═══ Extracted text ═══

Both dolist and dotimes perform a body of statements repeatedly. On each
iteration a specified variable is bound to an element of interest that the body
may examine. dolist examines successive elements of a list, and dotimes
examines integers from 0 to n-1 for some specified positive integer n.
The value of any of these constructs may be specified by an optional result
form, which if omitted defaults to the value nil.
The return statement may be used to return immediately from a dolist or dotimes
form, discarding any following iterations that might have been performed; in
effect, a block named nil surrounds the construct. The body of the loop is
implicitly a tagbody construct; it may contain tags to serve as the targets of
go statements. Declarations may appear before the body of the loop.
[Macro]
dolist (var listform [resultform])
{declaration}* {tag | statement}*
dolist provides straightforward iteration over the elements of a list. First
dolist evaluates the form listform, which should produce a list. It then
executes the body once for each element in the list, in order, with the
variable var bound to the element. Then resultform (a single form, not an
implicit progn) is evaluated, and the result is the value of the dolist form.
(When the resultform is evaluated, the control variable var is still bound and
has the value nil.) If resultform is omitted, the result is nil.

═══ Material shown ═══

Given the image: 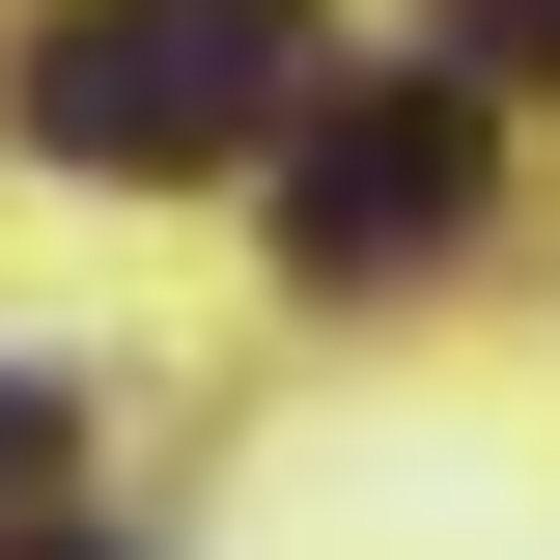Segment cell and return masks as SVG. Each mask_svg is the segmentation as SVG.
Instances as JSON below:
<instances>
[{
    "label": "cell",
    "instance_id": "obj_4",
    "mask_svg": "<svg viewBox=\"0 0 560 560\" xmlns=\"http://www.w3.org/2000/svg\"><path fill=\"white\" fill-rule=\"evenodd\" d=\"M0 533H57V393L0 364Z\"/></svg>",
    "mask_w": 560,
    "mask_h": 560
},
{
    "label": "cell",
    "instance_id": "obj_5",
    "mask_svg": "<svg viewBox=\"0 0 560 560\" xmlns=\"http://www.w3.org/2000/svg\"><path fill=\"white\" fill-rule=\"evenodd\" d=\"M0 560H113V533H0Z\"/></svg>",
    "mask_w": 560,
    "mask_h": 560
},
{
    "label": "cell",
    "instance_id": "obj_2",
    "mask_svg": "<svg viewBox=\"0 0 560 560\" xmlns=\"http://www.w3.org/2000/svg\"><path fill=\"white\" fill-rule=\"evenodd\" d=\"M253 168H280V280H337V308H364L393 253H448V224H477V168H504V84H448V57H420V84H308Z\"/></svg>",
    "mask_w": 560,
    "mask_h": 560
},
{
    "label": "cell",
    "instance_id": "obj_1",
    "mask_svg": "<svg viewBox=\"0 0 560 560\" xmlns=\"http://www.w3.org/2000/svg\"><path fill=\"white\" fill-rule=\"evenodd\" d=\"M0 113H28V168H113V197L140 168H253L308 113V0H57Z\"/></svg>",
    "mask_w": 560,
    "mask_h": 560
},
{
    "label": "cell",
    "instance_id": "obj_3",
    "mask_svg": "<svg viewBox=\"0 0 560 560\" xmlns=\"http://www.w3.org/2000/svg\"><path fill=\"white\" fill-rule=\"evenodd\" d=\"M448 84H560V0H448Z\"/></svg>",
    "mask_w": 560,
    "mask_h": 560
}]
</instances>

═══

§ **Problems**
A: Rewrite the passage of the dolist and dotimes text starting at "The return statement" and ending at "of the loop.", changing "tagbody" to "progn".
B: In the dolist and dotimes text, which names appear inside the parentheses of the dolist syntax line?
C: Does the dolist and dotimes text support each statement? (i) dotimes examines integers from 1 to n. (ii) Declarations may come before the body of the loop. (iii) The resultform of dolist is an implicit progn.

§ **Outputs**
A:
The return statement may be used to return immediately from a dolist or dotimes
form, discarding any following iterations that might have been performed; in
effect, a block named nil surrounds the construct. The body of the loop is
implicitly a progn construct; it may contain tags to serve as the targets of
go statements. Declarations may appear before the body of the loop.

B: var, listform, resultform

C:
(i) No: "examines integers from 0 to n-1 for some specified positive integer n"
(ii) Yes: "Declarations may appear before the body of the loop."
(iii) No: "(a single form, not an implicit progn)"